▸ **TASK DETAILS**
Quote exactly the lines running from the line with "What is the exact" to the end of the entries, including both, and nothing else.

▸ **MATERIAL SUPPLIED**
──────
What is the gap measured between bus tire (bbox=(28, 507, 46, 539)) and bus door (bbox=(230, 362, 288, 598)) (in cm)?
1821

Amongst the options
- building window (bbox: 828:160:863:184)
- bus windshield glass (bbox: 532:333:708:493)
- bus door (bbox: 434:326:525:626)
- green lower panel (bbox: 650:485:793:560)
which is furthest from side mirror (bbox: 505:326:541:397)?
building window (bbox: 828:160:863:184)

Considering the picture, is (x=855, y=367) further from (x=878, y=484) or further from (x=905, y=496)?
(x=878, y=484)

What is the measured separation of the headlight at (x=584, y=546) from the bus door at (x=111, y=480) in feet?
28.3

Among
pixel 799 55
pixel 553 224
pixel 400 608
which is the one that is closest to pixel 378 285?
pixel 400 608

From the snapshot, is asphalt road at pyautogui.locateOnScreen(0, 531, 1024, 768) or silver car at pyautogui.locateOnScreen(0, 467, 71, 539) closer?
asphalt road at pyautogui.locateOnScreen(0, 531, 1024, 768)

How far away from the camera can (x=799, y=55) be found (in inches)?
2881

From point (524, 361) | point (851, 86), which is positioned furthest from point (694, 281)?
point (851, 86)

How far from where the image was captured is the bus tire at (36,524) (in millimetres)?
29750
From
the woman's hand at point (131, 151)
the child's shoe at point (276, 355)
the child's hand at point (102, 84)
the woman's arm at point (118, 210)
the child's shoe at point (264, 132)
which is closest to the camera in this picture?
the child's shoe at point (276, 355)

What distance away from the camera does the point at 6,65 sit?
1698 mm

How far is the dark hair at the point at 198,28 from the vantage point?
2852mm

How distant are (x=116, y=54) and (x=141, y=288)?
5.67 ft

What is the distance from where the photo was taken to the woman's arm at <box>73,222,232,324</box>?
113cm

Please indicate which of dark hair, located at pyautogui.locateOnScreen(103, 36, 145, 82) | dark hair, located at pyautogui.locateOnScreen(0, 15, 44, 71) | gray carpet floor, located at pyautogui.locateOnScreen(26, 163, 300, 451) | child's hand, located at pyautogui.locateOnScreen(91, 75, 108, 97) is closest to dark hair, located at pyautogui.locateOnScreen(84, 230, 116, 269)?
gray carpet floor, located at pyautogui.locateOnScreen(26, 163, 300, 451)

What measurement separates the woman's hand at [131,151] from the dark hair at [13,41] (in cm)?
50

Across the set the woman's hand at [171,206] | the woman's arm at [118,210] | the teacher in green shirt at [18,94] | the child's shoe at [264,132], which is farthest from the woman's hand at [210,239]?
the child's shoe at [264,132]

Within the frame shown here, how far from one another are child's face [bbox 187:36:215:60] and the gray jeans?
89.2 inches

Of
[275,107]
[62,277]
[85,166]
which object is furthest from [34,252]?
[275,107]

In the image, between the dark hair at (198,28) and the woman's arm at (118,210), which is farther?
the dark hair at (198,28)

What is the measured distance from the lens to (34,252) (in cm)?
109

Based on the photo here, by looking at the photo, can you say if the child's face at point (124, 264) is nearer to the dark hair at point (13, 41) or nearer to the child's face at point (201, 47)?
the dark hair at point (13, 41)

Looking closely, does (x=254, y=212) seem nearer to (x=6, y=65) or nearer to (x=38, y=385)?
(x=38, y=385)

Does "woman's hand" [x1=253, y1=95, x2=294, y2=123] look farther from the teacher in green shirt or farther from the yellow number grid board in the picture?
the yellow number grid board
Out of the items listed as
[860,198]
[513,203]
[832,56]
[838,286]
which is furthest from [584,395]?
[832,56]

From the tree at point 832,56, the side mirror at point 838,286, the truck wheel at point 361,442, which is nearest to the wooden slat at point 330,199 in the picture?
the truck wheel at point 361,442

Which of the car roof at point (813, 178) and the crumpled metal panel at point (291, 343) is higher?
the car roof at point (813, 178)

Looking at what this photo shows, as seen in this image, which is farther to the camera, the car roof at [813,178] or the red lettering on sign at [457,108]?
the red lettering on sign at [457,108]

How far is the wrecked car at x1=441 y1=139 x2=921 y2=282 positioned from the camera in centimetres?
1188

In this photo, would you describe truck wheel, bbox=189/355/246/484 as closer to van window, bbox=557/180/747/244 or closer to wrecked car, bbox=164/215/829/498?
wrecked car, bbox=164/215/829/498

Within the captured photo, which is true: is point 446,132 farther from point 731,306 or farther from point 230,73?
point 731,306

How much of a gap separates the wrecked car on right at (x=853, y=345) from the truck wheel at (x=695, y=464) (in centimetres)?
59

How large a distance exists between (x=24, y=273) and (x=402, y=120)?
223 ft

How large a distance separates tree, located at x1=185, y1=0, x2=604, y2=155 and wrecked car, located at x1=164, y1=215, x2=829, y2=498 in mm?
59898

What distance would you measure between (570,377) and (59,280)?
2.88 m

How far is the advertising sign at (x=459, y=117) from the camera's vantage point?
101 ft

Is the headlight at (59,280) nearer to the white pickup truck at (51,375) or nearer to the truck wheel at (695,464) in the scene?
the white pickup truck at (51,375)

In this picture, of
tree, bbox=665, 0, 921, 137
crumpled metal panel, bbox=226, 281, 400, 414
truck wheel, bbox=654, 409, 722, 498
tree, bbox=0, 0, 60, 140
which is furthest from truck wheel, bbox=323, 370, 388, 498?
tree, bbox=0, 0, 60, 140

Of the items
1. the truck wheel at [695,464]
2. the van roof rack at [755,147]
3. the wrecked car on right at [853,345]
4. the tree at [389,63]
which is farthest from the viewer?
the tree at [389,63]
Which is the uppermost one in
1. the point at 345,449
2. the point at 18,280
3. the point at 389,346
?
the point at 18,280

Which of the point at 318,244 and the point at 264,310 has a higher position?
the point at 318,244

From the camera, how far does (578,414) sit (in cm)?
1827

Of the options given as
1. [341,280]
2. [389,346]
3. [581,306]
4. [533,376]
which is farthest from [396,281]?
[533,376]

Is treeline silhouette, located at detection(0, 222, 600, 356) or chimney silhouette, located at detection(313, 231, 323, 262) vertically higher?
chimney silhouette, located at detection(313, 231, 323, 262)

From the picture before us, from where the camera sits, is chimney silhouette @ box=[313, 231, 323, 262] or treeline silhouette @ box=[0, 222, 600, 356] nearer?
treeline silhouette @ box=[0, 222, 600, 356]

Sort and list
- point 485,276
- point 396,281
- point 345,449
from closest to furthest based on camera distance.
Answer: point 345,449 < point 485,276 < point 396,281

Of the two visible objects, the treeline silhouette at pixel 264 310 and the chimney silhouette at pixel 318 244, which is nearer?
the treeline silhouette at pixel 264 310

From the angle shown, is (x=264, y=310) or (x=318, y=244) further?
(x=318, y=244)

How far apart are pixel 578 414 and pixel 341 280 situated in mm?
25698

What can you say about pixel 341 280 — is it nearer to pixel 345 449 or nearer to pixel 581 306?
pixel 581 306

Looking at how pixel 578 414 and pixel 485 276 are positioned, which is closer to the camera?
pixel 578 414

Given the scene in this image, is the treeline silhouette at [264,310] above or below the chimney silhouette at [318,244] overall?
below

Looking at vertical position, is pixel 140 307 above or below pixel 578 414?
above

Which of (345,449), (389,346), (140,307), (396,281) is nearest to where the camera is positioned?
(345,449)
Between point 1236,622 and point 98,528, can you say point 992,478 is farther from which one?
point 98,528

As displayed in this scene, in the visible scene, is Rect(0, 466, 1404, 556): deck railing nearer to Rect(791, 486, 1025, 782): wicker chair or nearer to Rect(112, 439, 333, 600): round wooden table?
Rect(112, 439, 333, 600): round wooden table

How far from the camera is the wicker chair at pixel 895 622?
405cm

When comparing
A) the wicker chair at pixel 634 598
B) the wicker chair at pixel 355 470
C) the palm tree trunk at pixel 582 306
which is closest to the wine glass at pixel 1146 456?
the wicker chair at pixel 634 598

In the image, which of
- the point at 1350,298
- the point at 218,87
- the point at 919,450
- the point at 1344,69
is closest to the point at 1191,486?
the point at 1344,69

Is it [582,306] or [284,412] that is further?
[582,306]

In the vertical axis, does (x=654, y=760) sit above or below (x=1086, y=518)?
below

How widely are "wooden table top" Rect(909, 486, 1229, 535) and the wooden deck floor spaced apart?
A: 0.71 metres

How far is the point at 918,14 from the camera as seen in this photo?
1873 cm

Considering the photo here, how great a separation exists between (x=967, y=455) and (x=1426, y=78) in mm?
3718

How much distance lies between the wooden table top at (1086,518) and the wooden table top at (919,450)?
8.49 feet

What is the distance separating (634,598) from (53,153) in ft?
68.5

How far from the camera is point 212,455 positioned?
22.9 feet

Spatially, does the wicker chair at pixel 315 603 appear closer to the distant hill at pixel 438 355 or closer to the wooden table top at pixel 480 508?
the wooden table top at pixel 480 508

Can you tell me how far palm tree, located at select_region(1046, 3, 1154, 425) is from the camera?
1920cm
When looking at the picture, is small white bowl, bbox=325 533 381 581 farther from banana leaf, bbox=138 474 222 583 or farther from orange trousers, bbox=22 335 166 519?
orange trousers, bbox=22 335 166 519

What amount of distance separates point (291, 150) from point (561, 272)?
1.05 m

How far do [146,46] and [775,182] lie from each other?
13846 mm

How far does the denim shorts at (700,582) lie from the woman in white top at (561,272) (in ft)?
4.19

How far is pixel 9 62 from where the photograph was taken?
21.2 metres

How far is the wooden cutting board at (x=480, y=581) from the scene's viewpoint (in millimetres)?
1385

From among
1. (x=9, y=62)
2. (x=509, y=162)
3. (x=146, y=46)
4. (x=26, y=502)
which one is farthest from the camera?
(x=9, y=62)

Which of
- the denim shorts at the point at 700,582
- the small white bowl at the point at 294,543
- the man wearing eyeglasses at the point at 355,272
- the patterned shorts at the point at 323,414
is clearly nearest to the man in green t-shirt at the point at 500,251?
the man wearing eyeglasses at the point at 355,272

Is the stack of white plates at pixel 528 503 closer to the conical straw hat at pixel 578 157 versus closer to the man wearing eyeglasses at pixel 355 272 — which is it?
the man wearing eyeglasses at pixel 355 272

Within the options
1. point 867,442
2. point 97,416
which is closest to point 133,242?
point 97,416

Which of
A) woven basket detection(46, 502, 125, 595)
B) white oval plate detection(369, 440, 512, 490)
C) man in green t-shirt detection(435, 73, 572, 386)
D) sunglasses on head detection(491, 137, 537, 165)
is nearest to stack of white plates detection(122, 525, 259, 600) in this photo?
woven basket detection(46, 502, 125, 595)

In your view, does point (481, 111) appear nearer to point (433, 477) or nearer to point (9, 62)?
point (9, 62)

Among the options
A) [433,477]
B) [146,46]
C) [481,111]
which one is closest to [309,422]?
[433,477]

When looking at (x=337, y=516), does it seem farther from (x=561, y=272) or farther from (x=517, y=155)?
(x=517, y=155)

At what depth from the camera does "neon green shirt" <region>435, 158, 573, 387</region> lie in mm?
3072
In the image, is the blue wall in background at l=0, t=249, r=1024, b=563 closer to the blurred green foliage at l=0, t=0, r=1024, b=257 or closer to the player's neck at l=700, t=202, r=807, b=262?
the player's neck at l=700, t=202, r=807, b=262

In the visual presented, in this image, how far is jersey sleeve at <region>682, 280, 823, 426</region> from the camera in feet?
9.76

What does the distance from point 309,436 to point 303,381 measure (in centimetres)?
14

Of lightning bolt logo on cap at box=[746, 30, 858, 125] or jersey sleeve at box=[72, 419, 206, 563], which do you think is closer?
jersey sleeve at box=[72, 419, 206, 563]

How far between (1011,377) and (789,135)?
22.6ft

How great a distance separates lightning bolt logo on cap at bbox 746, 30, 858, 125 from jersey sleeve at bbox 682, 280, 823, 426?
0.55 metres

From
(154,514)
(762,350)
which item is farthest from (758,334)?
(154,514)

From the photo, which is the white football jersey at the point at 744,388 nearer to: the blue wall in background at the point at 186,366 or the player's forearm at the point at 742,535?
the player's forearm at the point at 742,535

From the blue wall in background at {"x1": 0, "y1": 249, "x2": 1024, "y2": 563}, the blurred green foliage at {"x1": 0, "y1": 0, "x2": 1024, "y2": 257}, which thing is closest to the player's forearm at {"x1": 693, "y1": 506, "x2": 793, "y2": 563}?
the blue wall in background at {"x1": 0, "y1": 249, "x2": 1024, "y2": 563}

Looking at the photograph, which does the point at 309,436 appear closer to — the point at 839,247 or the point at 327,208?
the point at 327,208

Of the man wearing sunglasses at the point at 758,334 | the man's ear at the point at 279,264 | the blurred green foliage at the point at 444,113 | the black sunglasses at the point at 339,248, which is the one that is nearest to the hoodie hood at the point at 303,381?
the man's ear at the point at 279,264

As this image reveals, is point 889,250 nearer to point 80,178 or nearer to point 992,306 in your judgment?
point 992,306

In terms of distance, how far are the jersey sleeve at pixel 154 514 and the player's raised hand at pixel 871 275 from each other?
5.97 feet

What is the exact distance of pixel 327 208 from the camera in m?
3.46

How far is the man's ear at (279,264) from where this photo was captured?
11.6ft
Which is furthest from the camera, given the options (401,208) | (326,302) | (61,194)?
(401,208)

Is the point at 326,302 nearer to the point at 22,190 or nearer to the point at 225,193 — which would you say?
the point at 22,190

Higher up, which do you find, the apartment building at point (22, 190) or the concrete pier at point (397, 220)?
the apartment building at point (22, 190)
──────
▸ **SOLUTION TO THE PROBLEM**
What is the exact distance of pixel 327 208 from the camera in m?
3.46

How far is the man's ear at (279,264) from where this photo was captured?
11.6ft
Which is furthest from the camera, given the options (401,208) | (326,302) | (61,194)?
(401,208)

Is the point at 326,302 nearer to the point at 22,190 or nearer to the point at 225,193 — which would you say?
the point at 22,190

Higher up, which do you find, the apartment building at point (22, 190) or the concrete pier at point (397, 220)?
the apartment building at point (22, 190)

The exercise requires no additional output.